Please pull out every line of the records below that contains the string "JSON", treating uppercase and lowercase as different.

● Supplied data:
○ ○ ○ ○ ○ ○ ○
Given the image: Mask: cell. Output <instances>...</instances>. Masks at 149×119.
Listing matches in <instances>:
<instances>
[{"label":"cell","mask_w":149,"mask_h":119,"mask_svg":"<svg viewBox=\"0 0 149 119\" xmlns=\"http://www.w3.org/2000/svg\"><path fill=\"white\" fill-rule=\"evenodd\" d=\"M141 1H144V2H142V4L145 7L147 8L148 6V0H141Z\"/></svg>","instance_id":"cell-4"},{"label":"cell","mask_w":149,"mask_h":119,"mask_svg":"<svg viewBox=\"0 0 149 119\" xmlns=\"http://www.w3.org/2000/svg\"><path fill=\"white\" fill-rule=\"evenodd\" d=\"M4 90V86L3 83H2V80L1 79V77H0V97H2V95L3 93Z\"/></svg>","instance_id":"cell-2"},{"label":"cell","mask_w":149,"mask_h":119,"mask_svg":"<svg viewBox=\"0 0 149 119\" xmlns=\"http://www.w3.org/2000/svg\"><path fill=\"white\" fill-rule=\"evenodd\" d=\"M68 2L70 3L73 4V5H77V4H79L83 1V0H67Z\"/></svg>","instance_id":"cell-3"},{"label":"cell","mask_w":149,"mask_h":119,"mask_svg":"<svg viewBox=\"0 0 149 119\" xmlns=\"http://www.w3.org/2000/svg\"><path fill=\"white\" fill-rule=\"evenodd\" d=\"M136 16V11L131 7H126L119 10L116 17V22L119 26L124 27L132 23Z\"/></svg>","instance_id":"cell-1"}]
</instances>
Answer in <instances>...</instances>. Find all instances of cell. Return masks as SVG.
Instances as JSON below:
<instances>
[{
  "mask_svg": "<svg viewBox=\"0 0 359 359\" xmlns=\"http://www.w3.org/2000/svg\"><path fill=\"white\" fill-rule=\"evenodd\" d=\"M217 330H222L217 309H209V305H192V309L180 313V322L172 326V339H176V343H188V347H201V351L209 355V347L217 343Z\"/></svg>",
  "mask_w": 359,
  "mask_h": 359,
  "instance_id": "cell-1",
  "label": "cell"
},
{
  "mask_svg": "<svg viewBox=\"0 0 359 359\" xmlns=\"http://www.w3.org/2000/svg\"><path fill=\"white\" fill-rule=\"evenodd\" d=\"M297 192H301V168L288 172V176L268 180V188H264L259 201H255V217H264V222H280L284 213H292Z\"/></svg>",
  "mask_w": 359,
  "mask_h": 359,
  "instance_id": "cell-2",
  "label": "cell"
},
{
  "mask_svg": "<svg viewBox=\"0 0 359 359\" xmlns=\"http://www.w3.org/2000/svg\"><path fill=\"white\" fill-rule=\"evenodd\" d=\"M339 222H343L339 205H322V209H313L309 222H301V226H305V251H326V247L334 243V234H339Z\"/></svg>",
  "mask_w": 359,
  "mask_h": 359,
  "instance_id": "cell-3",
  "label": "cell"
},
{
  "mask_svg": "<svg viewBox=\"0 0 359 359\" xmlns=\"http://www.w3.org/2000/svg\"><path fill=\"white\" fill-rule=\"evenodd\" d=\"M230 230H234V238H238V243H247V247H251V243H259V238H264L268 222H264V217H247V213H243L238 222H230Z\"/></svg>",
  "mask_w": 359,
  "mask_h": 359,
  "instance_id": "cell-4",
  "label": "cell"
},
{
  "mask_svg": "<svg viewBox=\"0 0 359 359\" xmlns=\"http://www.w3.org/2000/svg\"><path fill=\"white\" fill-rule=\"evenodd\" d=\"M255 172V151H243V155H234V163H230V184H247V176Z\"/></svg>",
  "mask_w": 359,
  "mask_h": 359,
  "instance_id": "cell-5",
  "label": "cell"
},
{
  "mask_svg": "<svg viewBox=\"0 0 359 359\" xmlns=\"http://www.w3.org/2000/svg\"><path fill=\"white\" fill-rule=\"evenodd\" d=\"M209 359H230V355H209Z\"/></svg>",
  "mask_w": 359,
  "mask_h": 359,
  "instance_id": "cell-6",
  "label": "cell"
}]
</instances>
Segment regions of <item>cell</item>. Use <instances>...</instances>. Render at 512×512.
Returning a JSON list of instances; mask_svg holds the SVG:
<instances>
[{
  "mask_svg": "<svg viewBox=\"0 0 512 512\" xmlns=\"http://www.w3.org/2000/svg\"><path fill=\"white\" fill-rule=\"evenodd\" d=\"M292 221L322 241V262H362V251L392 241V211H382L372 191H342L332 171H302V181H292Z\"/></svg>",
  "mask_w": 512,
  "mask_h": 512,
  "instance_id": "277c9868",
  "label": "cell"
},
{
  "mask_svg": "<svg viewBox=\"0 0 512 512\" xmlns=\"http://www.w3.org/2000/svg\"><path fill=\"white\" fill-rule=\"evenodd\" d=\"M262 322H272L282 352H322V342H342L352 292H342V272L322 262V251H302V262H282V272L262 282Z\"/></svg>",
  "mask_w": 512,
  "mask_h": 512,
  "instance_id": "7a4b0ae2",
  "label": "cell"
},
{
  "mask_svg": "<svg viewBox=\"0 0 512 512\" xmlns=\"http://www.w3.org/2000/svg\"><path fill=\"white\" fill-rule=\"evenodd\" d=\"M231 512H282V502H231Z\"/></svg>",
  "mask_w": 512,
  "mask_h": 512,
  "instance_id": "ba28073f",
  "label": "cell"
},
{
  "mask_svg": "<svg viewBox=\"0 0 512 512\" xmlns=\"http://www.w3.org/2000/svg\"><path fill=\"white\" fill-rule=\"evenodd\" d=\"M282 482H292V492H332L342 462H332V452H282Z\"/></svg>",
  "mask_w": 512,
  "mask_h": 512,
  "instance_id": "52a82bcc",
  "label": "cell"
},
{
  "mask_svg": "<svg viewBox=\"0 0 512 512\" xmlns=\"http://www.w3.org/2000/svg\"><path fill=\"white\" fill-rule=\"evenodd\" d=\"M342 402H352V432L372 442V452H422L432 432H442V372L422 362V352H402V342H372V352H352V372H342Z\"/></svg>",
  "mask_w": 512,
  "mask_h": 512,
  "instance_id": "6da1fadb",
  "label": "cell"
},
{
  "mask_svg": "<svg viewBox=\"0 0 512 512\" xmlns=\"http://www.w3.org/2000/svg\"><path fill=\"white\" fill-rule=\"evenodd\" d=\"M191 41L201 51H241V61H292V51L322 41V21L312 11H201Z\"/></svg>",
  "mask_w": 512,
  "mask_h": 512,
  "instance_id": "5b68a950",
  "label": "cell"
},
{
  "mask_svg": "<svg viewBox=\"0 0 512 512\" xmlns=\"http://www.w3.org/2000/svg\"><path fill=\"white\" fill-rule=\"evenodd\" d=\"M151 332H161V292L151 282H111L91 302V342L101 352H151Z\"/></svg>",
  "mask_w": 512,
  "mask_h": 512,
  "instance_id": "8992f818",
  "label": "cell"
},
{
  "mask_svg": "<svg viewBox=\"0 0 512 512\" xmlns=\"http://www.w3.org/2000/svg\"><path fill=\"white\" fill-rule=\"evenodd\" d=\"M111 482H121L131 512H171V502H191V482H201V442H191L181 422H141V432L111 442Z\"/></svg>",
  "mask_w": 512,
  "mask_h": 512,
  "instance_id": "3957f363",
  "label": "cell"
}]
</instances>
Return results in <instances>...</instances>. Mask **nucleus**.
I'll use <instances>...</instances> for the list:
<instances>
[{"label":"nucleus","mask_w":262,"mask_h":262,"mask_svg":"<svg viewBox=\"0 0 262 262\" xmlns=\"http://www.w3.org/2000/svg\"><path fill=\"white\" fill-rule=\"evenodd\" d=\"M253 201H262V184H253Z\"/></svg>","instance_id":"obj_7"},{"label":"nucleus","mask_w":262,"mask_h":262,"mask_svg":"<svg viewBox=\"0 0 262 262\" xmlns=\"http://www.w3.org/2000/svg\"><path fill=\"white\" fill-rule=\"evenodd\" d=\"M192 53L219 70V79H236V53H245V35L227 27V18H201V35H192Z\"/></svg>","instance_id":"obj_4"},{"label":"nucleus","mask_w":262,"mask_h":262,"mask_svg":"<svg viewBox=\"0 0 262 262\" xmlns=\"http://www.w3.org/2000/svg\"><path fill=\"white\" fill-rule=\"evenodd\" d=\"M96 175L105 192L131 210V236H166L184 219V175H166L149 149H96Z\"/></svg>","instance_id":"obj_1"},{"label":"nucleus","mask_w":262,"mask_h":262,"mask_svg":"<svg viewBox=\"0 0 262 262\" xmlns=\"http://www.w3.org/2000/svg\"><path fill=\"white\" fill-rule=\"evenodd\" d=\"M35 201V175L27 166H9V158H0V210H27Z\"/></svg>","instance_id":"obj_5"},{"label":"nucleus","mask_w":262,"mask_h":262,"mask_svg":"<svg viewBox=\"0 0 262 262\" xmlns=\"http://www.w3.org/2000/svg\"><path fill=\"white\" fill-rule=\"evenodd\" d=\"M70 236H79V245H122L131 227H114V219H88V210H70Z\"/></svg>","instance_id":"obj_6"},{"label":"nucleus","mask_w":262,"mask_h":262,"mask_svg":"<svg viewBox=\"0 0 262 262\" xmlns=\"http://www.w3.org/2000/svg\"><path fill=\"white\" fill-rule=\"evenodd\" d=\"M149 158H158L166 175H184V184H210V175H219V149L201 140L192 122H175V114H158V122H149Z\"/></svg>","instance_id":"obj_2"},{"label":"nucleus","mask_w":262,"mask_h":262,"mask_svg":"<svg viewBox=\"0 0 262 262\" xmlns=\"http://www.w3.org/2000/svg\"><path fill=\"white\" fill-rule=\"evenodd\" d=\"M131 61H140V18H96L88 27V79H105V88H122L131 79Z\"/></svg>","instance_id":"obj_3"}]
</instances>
○ ○ ○ ○ ○ ○ ○
● Result:
Instances as JSON below:
Returning a JSON list of instances; mask_svg holds the SVG:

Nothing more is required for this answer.